▶ [PASSAGE FOR REVIEW]:
= Beginning of Section =

And Furthermore
Page 5
Another night I had a letter in the second interval from a friend of ours in York, a charming elderly lady called Mrs Bytheway. I said to Ian McKellen, ‘She says in this letter that she is a huge fan of yours, and is coming round to see me, so please come round to my dressing room to meet her.’ Ian asked, ‘What’s her name?’ ‘Mrs Bytheway.’ ‘What a strange name.’ We went on for the third act, and what we hadn’t realised was that the very first line of the third act began, ‘By the way…’ We were speechless for a moment.

= End of Section =

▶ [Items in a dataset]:
= Beginning of Section =

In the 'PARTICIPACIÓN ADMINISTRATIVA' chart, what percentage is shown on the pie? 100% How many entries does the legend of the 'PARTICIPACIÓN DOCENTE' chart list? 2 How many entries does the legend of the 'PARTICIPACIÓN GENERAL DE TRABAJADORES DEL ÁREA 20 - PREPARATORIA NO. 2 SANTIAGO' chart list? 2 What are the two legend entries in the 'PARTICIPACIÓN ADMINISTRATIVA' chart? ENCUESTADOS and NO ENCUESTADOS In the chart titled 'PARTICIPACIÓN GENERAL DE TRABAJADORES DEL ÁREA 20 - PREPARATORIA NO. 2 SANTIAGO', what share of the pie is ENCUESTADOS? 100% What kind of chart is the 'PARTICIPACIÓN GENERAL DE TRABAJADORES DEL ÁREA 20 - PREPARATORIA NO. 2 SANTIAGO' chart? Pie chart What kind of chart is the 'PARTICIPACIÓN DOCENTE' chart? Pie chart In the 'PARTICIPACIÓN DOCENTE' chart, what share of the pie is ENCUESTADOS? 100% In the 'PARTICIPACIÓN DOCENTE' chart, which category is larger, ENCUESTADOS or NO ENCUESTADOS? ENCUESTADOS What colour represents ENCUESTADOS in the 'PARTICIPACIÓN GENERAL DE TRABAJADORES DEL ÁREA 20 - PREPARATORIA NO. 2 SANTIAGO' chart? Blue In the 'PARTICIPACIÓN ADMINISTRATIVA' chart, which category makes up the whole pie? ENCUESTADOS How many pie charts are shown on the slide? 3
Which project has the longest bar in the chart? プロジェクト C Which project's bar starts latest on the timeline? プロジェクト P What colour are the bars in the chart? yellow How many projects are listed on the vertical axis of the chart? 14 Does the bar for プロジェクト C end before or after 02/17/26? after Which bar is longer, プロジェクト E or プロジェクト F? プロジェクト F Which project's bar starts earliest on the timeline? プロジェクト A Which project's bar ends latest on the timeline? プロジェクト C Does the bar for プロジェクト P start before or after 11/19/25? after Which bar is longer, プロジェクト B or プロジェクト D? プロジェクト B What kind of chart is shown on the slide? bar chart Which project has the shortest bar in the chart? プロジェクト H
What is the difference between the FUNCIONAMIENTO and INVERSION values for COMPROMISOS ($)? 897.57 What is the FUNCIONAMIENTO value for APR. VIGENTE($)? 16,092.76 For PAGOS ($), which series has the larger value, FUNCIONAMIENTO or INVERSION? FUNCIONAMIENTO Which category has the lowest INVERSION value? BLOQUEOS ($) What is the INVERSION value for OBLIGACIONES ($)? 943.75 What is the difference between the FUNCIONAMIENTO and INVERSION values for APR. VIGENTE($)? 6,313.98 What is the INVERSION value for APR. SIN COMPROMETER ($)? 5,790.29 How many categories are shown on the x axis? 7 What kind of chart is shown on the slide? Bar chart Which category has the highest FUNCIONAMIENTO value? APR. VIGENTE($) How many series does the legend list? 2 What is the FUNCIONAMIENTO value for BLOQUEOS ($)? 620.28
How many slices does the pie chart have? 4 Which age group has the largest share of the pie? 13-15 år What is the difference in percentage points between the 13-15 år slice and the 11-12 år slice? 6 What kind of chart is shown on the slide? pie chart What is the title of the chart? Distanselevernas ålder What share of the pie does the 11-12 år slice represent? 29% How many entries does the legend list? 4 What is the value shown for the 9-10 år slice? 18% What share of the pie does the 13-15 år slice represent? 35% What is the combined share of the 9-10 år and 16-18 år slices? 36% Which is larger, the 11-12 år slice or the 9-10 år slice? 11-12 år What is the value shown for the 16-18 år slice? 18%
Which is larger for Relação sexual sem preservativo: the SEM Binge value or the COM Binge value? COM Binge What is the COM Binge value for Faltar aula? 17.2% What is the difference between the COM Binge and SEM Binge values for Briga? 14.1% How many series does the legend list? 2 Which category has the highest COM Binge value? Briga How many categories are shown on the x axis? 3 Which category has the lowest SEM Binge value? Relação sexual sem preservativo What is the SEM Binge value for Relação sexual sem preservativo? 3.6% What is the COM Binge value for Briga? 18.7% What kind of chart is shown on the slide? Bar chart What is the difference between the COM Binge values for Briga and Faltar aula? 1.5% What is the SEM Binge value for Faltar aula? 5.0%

= End of Section =

▶ [WHAT TO DO]:
• A. Transcribe word for word the part of the backstage anecdote starting with "And Furthermore" and going on through "for a moment.".
• B. In the backstage anecdote, in what city does the friend who sent the letter live?

▶ [TASK-BY-TASK ANSWERS]:
• A.
And Furthermore
Page 5
Another night I had a letter in the second interval from a friend of ours in York, a charming elderly lady called Mrs Bytheway. I said to Ian McKellen, ‘She says in this letter that she is a huge fan of yours, and is coming round to see me, so please come round to my dressing room to meet her.’ Ian asked, ‘What’s her name?’ ‘Mrs Bytheway.’ ‘What a strange name.’ We went on for the third act, and what we hadn’t realised was that the very first line of the third act began, ‘By the way…’ We were speechless for a moment.

• B. York